Steffen Richter sucht

die Überlebenden des 20. Jahrhunderts

Fast könnte man glauben, Überleben sei eine Erfahrung, die erst das 20. Jahrhundert hervorgebracht hat. Nicht weil die Gruppe der Überlebenden so zahlreich wäre. Sondern weil das Säkulum mit Hitlers und Stalins Lagern so viele tödliche Katastrophen bereithielt. Wer aber soll von den Gräueln erzählen, wenn die letzten unmittelbaren Zeugen gestorben sind?

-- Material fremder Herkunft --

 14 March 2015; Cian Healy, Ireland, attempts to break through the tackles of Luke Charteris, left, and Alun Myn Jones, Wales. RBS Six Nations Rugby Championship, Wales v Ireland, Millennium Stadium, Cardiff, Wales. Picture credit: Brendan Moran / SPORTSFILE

Der Spanier Jorge Semprún, selbst von den Nazis im Konzentrationslager Buchenwald inhaftiert, wünscht sich eine neue Art von Büchern, die diese Erfahrungen weitergeben: „kühn in der Erfindung oder der getreuen Rekonstruktion der Wahrheit; bescheiden in der peinlichen Beachtung des Wahrscheinlichen“. In Soazig Aarons Tagebuch-Erzählung „Klaras Nein“ (Friedenauer Presse) glaubt er ein solches Buch gefunden zu haben. Die Französin Aaron wurde 1949 geboren. Ihr gewagtes Unternehmen besteht darin, sich Auschwitz vorzustellen. Und das, obwohl die ästhetischen Standards lange Zeit von dokumentarischen Werken gesetzt wurden: Peter Weiss’ Theaterstück „Die Ermittlung“ oder Claude Lanzmanns Film „Shoah“. Aaron erfindet sich die Tagebuchschreiberin Lika, die ihre aus Auschwitz zurückkehrende Schwägerin Klara in Paris in Empfang nimmt. Nur langsam macht deren (Über-)Lebensverweigerung, Klaras „Nein ick fill nich“, einer bruchstückhaften Erzählung Platz. In Frankreich war Aarons Buch eine Sensation. Nun kommt die Autorin am 10.3. ins LCB (20 Uhr).

Wer „da unten“, wie Klara bei Aaron sagt, nicht umkam, war in der Folge oft ein Flüchtling, heimatlos überall. Edgar Hilsenrath emigrierte als Kind 1938 aus Halle/Saale zu Verwandten in die Bukowina. 1941 deportierte Deutschlands treuer rumänischer Verbündeter 200000 Juden in die Ukraine. 100000 sind dort gestorben. Hilsenrath entzieht sich den sowjetischen Befreiern, die unter den überlebenden Ghetto-Insassen Zwangsarbeiter rekrutieren. Er geht nach Palästina, Frankreich und Anfang der fünfziger Jahre nach New York. Dort schreibt er mit „Nacht“ seinen ersten Roman. Der bricht mit der Regel, Juden als wehrlose Opfer darzustellen und zeigt sie in einem brutalen Kampf ums Überleben, deformiert von den faschistischen Repressionen. Auch Hilsenraths spätere Bücher wie „Der Nazi und der Friseur“ treten den Beweis an, dass schwarzer Humor oft aus einer melancholischen Verlusterfahrung erwächst. Von dem international erfolgreichen Autor, der seit 1975 in Berlin lebt, erscheint nun eine Werkausgabe im Kölner Dittrich Verlag. Am 10.3. wird der erste Band „Fuck America – Bronskys Geständnis“ in der Literaturwerkstatt (Kulturbrauerei) in Anwesenheit des Autors vorgestellt (20 Uhr).